▸ Exercise passage

################

Originally published February 26, 2009

The American Recovery and Reinvestment Act, signed by President Obama on February 17, 2009, included important legislative changes to the HIPAA privacy and security regulations. These are the first major changes in HIPAA privacy since 2002 and address a wide range of issues, including business associate requirements, marketing restrictions, and minimum necessary use. The legislation expands the reach of HIPAA's criminal sanctions, and significantly increases the civil monetary penalties that can be imposed for HIPAA violations.

Business Associates

Under current law, business associates must sign contracts agreeing to implement "reasonable and appropriate safeguards" to protect the security of electronic protected health information. Under the new law, business associates will become directly subject to major portions of the HIPAA information security rule, specifically those sections that define required and addressable administrative, physical and technical safeguards, along with the requirement to adopt information security policies and procedures. The law requires that business associate agreements be amended to incorporate the new information security requirements. Additionally, business associates that violate the HIPAA rules will be subject to civil monetary penalties and criminal sanctions as if they were covered entities.

The law requires all business associate contracts to reflect the applicable amendments to the HIPAA privacy rule required by the statute. It also will make business associates responsible for addressing breaches of the business associate agreement caused by the covered entities they contract with, much in the same manner that covered entities have a duty to address violations caused by their own business associates. For example, a business associate may now have an obligation to terminate a contract with a covered entity if the covered entity violates the business associate agreement.

################

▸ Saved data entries
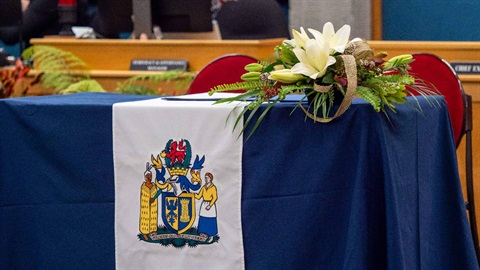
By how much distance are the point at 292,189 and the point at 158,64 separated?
3158mm

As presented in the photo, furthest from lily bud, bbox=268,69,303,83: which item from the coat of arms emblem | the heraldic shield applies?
the heraldic shield

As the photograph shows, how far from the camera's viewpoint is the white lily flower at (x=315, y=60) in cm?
255

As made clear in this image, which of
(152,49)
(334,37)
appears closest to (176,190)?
(334,37)

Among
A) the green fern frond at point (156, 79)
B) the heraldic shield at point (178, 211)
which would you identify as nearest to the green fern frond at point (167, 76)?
the green fern frond at point (156, 79)

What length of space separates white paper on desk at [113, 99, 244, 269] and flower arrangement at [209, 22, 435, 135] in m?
0.13

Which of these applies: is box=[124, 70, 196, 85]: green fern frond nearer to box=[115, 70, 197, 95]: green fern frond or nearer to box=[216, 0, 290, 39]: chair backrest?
box=[115, 70, 197, 95]: green fern frond

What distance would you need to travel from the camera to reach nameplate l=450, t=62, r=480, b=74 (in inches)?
180

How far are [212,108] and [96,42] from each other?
344cm

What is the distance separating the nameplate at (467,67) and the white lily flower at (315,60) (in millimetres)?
2190

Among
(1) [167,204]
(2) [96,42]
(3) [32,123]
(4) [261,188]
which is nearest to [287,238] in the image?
(4) [261,188]

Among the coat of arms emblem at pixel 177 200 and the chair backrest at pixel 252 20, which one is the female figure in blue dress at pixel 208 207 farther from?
the chair backrest at pixel 252 20

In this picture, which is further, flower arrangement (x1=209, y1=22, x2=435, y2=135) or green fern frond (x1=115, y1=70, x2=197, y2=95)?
green fern frond (x1=115, y1=70, x2=197, y2=95)

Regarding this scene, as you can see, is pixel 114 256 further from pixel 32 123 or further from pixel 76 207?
pixel 32 123

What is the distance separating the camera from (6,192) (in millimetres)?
3000
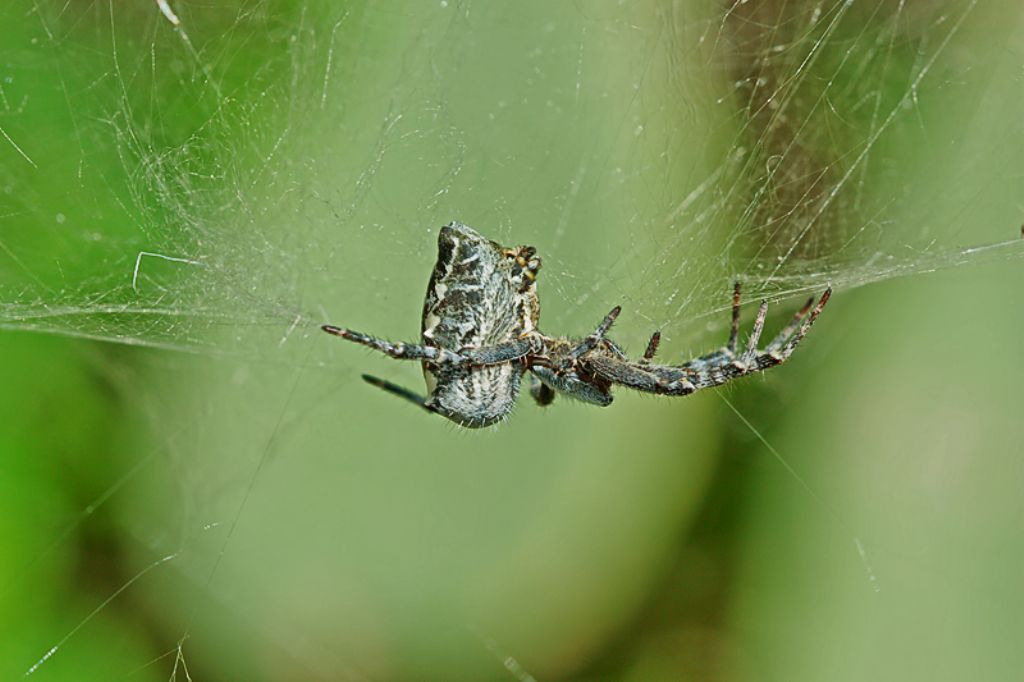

################

▸ Requirement 1
Translate the following sentence from the passage on the HIPAA amendments into Spanish: "The law requires that business associate agreements be amended to incorporate the new information security requirements."
▸ Requirement 2
Extend the passage on the HIPAA amendments by writing what follows its final sentence.

▸ Exercise response 1
La ley exige que los acuerdos con socios comerciales se modifiquen para incorporar los nuevos requisitos de seguridad de la información.

▸ Exercise response 2
Notice of Privacy Breaches

Covered entities will be required to notify patients whose protected health information is improperly accessed or disclosed, and business associates are required to give notice of security breaches to covered entities. Under the new law, a security breach shall be treated as discovered when first known by an employee, officer, or agent of the covered entity or business associate, or the first date they reasonably should have known of the breach. In any event, the covered entity should give notice to the patient within 60 calendar days of discovery of the breach. Notice should be provided individually by mail, but can be given my e-mail if the patient has agreed to e-mail notice. The law also sets forth provisions for alternative forms of notice, including notice on web sites or by notification of mass media outlets, under certain circumstances. The law also requires covered entities to give notice directly to the Secretary of Health and Human Services for large breaches, and to maintain a log of minor security breaches for review by the Secretary. No notice is required if the data is encrypted or otherwise protected in a manner that prevents disclosure of protected health information.

Education on Health Information Privacy

The Act establishes Regional Office Privacy Advisors for each HHS regional office. The law also requires the Office for Civil Rights to develop and maintain a nationwide educational initiative to enhance public understanding of the uses of health information and their rights regarding health information.

Restrictions on Disclosure of PHI resulting from Self Pay Services

When patients pay for health care services out of pocket, they may request that the resulting protected health information not be shared with a health plan for the purposes of carrying out payment activities or for health care operations purposes.

Minimum Necessary Use

The Act changes the implementation of the minimum necessary use rule for uses and disclosures that are not related to treatment. It will require covered entities to implement the minimum necessary use rule by using the limited data set, whenever practicable. The law directs the Secretary of Health and Human Services to issue guidance on minimum necessary use within 18 months of the effective date of the law.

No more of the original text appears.